Our technology could handle the scope, and we were able to perform the services. But the scope changed at the last minute, and we weren’t given the basic resources we needed for a successful engagement. We had a choice—walk away from a lucrative opportunity, or try to make it work.
We tried to make it work. Instead, the entire project scope of work was modified so frequently between the prime contractor and the enterprise client, it was impossible to meet the deliverables.
We learned several lessons out of that project. When you’re presented with a prime opportunity from an enterprise client, make sure you play it smart. Here are key steps to make sure you don’t bite off more than you can chew.
Many physical security consultants are afraid to be honest about their capabilities and limitations with big clients. They don’t want to let the big fish get away, and they think acknowledging their limits will lose the contract. But being open and honest from the start will actually set you up for a successful project and a happy client.
Enterprise organizations respect honesty from their vendors—and they’ll hire people they know they can trust. If you can’t do something, just say so. Your clients would rather know what you’re capable of than to expect too much and be unhappy with the results. Being honest doesn’t mean you’ll lose the contract—it means you have the chance to set expectations and turn a big project into a big success.
Find a Solution
If you’re honest about your capabilities and limitations, you’ll position yourself to negotiate for a deal that fits you perfectly.
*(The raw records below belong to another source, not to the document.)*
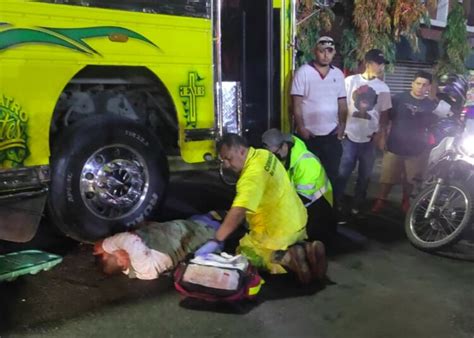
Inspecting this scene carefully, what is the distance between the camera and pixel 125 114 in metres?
4.92

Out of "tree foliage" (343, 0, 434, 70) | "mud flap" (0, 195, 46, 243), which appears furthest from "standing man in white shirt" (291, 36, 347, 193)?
"tree foliage" (343, 0, 434, 70)

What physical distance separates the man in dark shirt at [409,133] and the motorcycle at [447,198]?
0.73m

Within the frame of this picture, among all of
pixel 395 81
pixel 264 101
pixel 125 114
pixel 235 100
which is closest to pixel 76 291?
pixel 125 114

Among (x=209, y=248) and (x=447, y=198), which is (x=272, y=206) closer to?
(x=209, y=248)

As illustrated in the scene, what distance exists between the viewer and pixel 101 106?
187 inches

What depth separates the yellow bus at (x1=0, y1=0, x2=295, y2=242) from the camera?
3924 millimetres

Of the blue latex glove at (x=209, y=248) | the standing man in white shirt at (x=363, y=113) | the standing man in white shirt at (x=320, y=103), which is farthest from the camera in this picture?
the standing man in white shirt at (x=363, y=113)

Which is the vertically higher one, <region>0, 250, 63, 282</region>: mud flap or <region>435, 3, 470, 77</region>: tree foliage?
<region>435, 3, 470, 77</region>: tree foliage

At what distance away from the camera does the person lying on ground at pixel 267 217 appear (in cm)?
372

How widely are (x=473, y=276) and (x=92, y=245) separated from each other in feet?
9.61

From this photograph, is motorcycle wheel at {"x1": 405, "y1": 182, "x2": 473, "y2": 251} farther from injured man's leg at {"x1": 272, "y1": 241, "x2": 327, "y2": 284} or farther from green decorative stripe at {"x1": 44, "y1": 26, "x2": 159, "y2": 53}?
green decorative stripe at {"x1": 44, "y1": 26, "x2": 159, "y2": 53}

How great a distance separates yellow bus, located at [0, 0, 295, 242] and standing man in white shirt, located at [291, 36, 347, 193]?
2.13 ft

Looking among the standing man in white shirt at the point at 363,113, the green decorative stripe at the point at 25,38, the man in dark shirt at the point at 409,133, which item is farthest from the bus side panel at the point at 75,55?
the man in dark shirt at the point at 409,133

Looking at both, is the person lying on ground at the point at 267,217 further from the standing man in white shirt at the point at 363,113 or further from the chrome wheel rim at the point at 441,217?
the standing man in white shirt at the point at 363,113
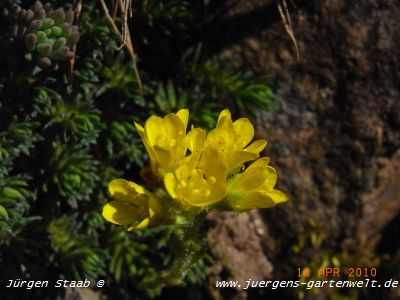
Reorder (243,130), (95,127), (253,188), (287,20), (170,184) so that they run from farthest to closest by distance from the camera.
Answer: (287,20)
(95,127)
(243,130)
(253,188)
(170,184)

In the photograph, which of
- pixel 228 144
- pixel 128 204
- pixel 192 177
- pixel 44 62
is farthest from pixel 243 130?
pixel 44 62

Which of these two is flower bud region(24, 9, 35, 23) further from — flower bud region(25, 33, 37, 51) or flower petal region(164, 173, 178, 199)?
flower petal region(164, 173, 178, 199)

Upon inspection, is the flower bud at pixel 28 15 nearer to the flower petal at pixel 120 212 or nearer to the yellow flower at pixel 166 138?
the yellow flower at pixel 166 138

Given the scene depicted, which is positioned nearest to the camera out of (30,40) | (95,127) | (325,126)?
(30,40)

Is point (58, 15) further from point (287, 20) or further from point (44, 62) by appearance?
point (287, 20)

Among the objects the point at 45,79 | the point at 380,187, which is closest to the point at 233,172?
the point at 45,79
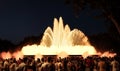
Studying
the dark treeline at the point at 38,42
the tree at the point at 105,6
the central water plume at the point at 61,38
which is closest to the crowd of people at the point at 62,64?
the tree at the point at 105,6

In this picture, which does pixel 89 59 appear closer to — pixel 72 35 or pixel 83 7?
pixel 83 7

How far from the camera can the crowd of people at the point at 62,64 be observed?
112 feet

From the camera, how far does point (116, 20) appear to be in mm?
22156

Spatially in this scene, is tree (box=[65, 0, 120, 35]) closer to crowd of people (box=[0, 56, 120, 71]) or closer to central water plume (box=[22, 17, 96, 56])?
crowd of people (box=[0, 56, 120, 71])

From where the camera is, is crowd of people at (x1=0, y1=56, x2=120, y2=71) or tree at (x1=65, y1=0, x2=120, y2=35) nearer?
tree at (x1=65, y1=0, x2=120, y2=35)

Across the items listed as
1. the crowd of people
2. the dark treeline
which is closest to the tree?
the crowd of people

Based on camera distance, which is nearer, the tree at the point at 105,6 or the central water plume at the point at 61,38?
the tree at the point at 105,6

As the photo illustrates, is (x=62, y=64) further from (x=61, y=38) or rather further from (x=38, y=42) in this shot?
(x=38, y=42)

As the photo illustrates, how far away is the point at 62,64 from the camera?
36156 millimetres

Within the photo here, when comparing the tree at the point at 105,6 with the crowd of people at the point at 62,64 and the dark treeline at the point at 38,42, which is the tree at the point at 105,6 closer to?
the crowd of people at the point at 62,64

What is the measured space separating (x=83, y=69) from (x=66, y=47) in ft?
98.9

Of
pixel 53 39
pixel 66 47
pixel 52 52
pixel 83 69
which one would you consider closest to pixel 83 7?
pixel 83 69

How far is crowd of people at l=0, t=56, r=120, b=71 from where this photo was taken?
34.2 m

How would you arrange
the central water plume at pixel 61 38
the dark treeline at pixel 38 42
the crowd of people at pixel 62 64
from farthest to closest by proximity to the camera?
the dark treeline at pixel 38 42, the central water plume at pixel 61 38, the crowd of people at pixel 62 64
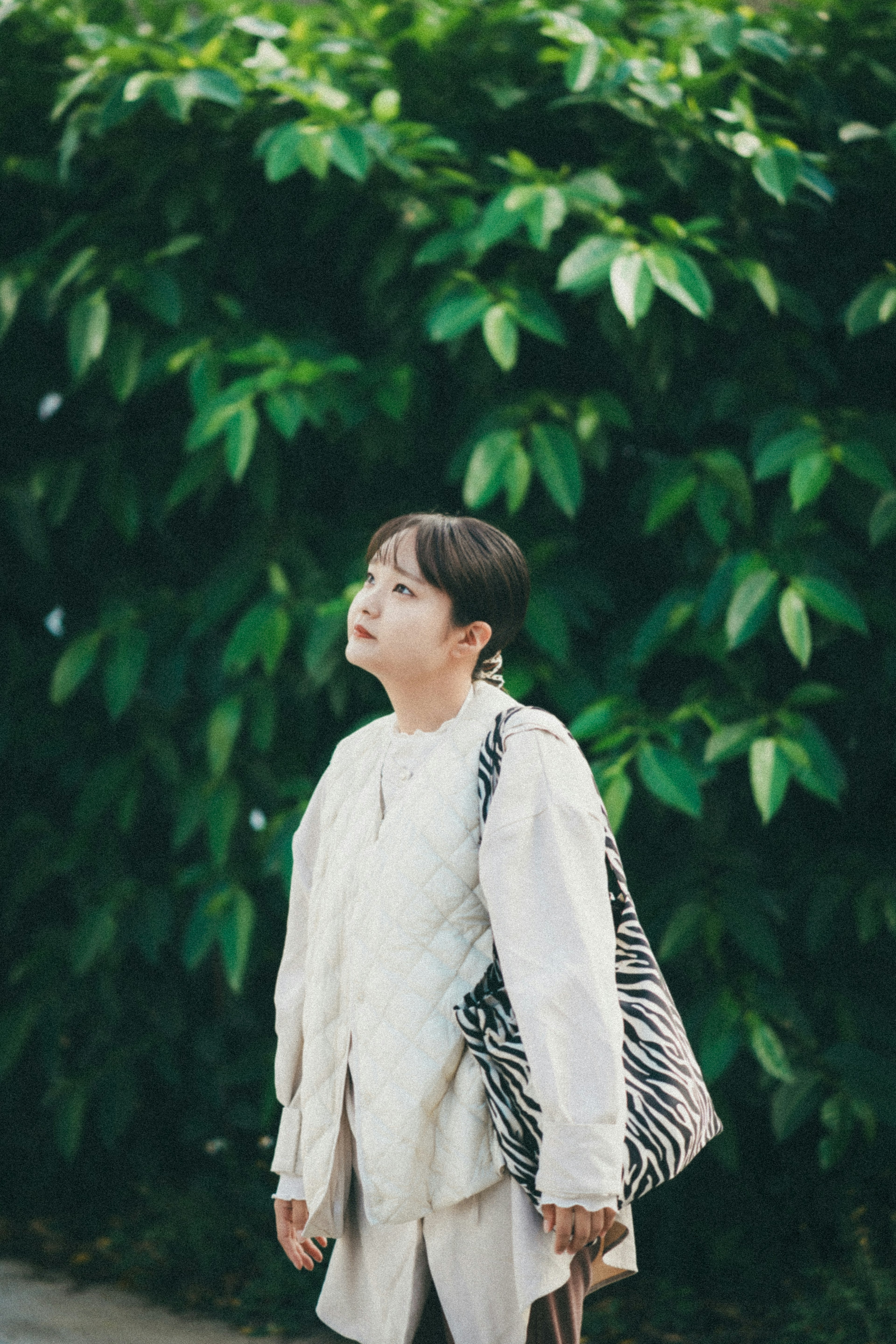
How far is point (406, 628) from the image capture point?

Don’t be afraid to push back on the client to change the scope. More often than not, you’ll be able to reach a compromise that fulfills their needs and wins you the contract. I have often found that a client actually states one thing but means another. This is always fleshed out during the discovery and usually works in our favor.
Be very specific with your clients. Tell them clearly what you can perform, during what time frame, and what the deliverables will be. Go through the details with a fine-tooth comb to make sure everyone is on the same page.